The problem
Please return the whole listing exactly.

Material supplied
----

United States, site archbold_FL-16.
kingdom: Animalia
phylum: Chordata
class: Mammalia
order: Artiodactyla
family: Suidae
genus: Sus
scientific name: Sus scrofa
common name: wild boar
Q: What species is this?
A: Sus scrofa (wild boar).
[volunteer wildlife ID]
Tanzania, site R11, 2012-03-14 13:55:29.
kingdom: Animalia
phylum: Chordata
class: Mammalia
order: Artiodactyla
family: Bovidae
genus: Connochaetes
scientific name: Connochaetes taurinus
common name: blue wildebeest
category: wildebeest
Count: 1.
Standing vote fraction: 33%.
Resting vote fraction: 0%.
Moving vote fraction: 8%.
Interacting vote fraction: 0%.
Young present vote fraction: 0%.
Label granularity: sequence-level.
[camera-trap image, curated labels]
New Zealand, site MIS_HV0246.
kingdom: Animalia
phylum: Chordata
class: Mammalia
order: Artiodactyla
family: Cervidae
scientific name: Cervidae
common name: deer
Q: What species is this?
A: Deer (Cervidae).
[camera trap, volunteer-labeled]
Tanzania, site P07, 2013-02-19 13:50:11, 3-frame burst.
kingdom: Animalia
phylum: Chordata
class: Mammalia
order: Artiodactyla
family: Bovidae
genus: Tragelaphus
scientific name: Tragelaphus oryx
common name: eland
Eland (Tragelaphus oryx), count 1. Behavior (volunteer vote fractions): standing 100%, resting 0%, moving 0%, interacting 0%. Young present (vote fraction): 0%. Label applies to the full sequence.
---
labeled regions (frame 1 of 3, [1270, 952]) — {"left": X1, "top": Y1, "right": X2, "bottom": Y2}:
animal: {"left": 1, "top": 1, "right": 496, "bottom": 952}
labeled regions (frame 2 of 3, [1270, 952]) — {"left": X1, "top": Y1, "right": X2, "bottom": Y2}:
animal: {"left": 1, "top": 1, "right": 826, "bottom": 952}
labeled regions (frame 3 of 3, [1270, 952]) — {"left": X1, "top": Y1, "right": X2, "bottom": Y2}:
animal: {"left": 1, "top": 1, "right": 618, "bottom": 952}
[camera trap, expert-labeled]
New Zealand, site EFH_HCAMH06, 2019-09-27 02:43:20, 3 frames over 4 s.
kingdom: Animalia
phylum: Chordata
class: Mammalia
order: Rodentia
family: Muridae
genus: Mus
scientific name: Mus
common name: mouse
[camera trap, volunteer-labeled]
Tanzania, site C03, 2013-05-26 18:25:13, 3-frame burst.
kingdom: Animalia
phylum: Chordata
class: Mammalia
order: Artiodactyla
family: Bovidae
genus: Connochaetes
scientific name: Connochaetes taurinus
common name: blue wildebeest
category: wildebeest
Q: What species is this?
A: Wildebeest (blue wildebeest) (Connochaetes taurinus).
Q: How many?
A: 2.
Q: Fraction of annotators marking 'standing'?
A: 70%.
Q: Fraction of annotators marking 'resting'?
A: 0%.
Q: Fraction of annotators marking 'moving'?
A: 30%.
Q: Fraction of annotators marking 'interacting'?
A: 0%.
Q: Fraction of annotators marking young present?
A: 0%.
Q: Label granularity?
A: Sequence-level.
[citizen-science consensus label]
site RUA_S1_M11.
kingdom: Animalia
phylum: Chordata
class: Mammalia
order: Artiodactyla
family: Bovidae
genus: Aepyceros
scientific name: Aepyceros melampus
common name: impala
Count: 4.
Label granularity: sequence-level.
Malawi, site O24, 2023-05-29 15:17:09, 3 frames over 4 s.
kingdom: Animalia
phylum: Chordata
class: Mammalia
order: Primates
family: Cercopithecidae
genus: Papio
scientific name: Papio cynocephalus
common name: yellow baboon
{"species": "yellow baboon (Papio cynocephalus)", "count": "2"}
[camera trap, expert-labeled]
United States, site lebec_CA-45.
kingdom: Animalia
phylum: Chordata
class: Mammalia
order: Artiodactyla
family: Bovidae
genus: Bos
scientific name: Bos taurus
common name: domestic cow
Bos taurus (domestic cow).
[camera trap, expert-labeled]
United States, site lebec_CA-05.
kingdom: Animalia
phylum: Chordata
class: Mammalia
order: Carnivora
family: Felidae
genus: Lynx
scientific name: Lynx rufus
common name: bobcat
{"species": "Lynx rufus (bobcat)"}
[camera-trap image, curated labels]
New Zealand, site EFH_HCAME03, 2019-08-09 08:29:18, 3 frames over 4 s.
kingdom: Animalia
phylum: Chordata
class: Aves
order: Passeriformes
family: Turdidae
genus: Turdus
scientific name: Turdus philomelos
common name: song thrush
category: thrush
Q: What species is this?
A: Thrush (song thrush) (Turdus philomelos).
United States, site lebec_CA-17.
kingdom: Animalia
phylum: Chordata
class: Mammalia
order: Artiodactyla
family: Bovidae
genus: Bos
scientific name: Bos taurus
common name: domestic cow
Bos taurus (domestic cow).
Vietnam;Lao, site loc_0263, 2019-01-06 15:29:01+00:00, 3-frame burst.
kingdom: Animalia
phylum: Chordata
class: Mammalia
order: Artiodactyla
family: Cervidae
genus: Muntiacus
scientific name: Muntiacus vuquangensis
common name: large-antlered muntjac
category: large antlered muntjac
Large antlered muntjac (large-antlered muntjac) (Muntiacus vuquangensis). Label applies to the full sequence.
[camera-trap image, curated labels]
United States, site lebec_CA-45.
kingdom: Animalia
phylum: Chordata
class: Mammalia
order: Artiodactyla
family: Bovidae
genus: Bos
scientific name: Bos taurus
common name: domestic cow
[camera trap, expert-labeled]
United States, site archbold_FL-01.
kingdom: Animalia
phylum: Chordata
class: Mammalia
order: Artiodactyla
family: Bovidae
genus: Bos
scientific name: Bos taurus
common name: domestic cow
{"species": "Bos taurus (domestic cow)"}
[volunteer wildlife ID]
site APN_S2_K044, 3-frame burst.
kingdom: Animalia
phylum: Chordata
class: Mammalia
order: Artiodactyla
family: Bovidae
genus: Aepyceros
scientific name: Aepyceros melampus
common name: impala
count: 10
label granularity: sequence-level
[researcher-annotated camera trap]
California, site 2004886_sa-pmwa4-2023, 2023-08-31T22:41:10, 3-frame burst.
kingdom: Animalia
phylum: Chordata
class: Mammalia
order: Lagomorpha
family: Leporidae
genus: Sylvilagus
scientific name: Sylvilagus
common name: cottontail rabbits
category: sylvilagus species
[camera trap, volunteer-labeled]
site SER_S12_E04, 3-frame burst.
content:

----

Response to the exercise
United States, site archbold_FL-16.
kingdom: Animalia
phylum: Chordata
class: Mammalia
order: Artiodactyla
family: Suidae
genus: Sus
scientific name: Sus scrofa
common name: wild boar
Q: What species is this?
A: Sus scrofa (wild boar).
[volunteer wildlife ID]
Tanzania, site R11, 2012-03-14 13:55:29.
kingdom: Animalia
phylum: Chordata
class: Mammalia
order: Artiodactyla
family: Bovidae
genus: Connochaetes
scientific name: Connochaetes taurinus
common name: blue wildebeest
category: wildebeest
Count: 1.
Standing vote fraction: 33%.
Resting vote fraction: 0%.
Moving vote fraction: 8%.
Interacting vote fraction: 0%.
Young present vote fraction: 0%.
Label granularity: sequence-level.
[camera-trap image, curated labels]
New Zealand, site MIS_HV0246.
kingdom: Animalia
phylum: Chordata
class: Mammalia
order: Artiodactyla
family: Cervidae
scientific name: Cervidae
common name: deer
Q: What species is this?
A: Deer (Cervidae).
[camera trap, volunteer-labeled]
Tanzania, site P07, 2013-02-19 13:50:11, 3-frame burst.
kingdom: Animalia
phylum: Chordata
class: Mammalia
order: Artiodactyla
family: Bovidae
genus: Tragelaphus
scientific name: Tragelaphus oryx
common name: eland
Eland (Tragelaphus oryx), count 1. Behavior (volunteer vote fractions): standing 100%, resting 0%, moving 0%, interacting 0%. Young present (vote fraction): 0%. Label applies to the full sequence.
---
labeled regions (frame 1 of 3, [1270, 952]) — {"left": X1, "top": Y1, "right": X2, "bottom": Y2}:
animal: {"left": 1, "top": 1, "right": 496, "bottom": 952}
labeled regions (frame 2 of 3, [1270, 952]) — {"left": X1, "top": Y1, "right": X2, "bottom": Y2}:
animal: {"left": 1, "top": 1, "right": 826, "bottom": 952}
labeled regions (frame 3 of 3, [1270, 952]) — {"left": X1, "top": Y1, "right": X2, "bottom": Y2}:
animal: {"left": 1, "top": 1, "right": 618, "bottom": 952}
[camera trap, expert-labeled]
New Zealand, site EFH_HCAMH06, 2019-09-27 02:43:20, 3 frames over 4 s.
kingdom: Animalia
phylum: Chordata
class: Mammalia
order: Rodentia
family: Muridae
genus: Mus
scientific name: Mus
common name: mouse
[camera trap, volunteer-labeled]
Tanzania, site C03, 2013-05-26 18:25:13, 3-frame burst.
kingdom: Animalia
phylum: Chordata
class: Mammalia
order: Artiodactyla
family: Bovidae
genus: Connochaetes
scientific name: Connochaetes taurinus
common name: blue wildebeest
category: wildebeest
Q: What species is this?
A: Wildebeest (blue wildebeest) (Connochaetes taurinus).
Q: How many?
A: 2.
Q: Fraction of annotators marking 'standing'?
A: 70%.
Q: Fraction of annotators marking 'resting'?
A: 0%.
Q: Fraction of annotators marking 'moving'?
A: 30%.
Q: Fraction of annotators marking 'interacting'?
A: 0%.
Q: Fraction of annotators marking young present?
A: 0%.
Q: Label granularity?
A: Sequence-level.
[citizen-science consensus label]
site RUA_S1_M11.
kingdom: Animalia
phylum: Chordata
class: Mammalia
order: Artiodactyla
family: Bovidae
genus: Aepyceros
scientific name: Aepyceros melampus
common name: impala
Count: 4.
Label granularity: sequence-level.
Malawi, site O24, 2023-05-29 15:17:09, 3 frames over 4 s.
kingdom: Animalia
phylum: Chordata
class: Mammalia
order: Primates
family: Cercopithecidae
genus: Papio
scientific name: Papio cynocephalus
common name: yellow baboon
{"species": "yellow baboon (Papio cynocephalus)", "count": "2"}
[camera trap, expert-labeled]
United States, site lebec_CA-45.
kingdom: Animalia
phylum: Chordata
class: Mammalia
order: Artiodactyla
family: Bovidae
genus: Bos
scientific name: Bos taurus
common name: domestic cow
Bos taurus (domestic cow).
[camera trap, expert-labeled]
United States, site lebec_CA-05.
kingdom: Animalia
phylum: Chordata
class: Mammalia
order: Carnivora
family: Felidae
genus: Lynx
scientific name: Lynx rufus
common name: bobcat
{"species": "Lynx rufus (bobcat)"}
[camera-trap image, curated labels]
New Zealand, site EFH_HCAME03, 2019-08-09 08:29:18, 3 frames over 4 s.
kingdom: Animalia
phylum: Chordata
class: Aves
order: Passeriformes
family: Turdidae
genus: Turdus
scientific name: Turdus philomelos
common name: song thrush
category: thrush
Q: What species is this?
A: Thrush (song thrush) (Turdus philomelos).
United States, site lebec_CA-17.
kingdom: Animalia
phylum: Chordata
class: Mammalia
order: Artiodactyla
family: Bovidae
genus: Bos
scientific name: Bos taurus
common name: domestic cow
Bos taurus (domestic cow).
Vietnam;Lao, site loc_0263, 2019-01-06 15:29:01+00:00, 3-frame burst.
kingdom: Animalia
phylum: Chordata
class: Mammalia
order: Artiodactyla
family: Cervidae
genus: Muntiacus
scientific name: Muntiacus vuquangensis
common name: large-antlered muntjac
category: large antlered muntjac
Large antlered muntjac (large-antlered muntjac) (Muntiacus vuquangensis). Label applies to the full sequence.
[camera-trap image, curated labels]
United States, site lebec_CA-45.
kingdom: Animalia
phylum: Chordata
class: Mammalia
order: Artiodactyla
family: Bovidae
genus: Bos
scientific name: Bos taurus
common name: domestic cow
[camera trap, expert-labeled]
United States, site archbold_FL-01.
kingdom: Animalia
phylum: Chordata
class: Mammalia
order: Artiodactyla
family: Bovidae
genus: Bos
scientific name: Bos taurus
common name: domestic cow
{"species": "Bos taurus (domestic cow)"}
[volunteer wildlife ID]
site APN_S2_K044, 3-frame burst.
kingdom: Animalia
phylum: Chordata
class: Mammalia
order: Artiodactyla
family: Bovidae
genus: Aepyceros
scientific name: Aepyceros melampus
common name: impala
count: 10
label granularity: sequence-level
[researcher-annotated camera trap]
California, site 2004886_sa-pmwa4-2023, 2023-08-31T22:41:10, 3-frame burst.
kingdom: Animalia
phylum: Chordata
class: Mammalia
order: Lagomorpha
family: Leporidae
genus: Sylvilagus
scientific name: Sylvilagus
common name: cottontail rabbits
category: sylvilagus species
[camera trap, volunteer-labeled]
site SER_S12_E04, 3-frame burst.
content:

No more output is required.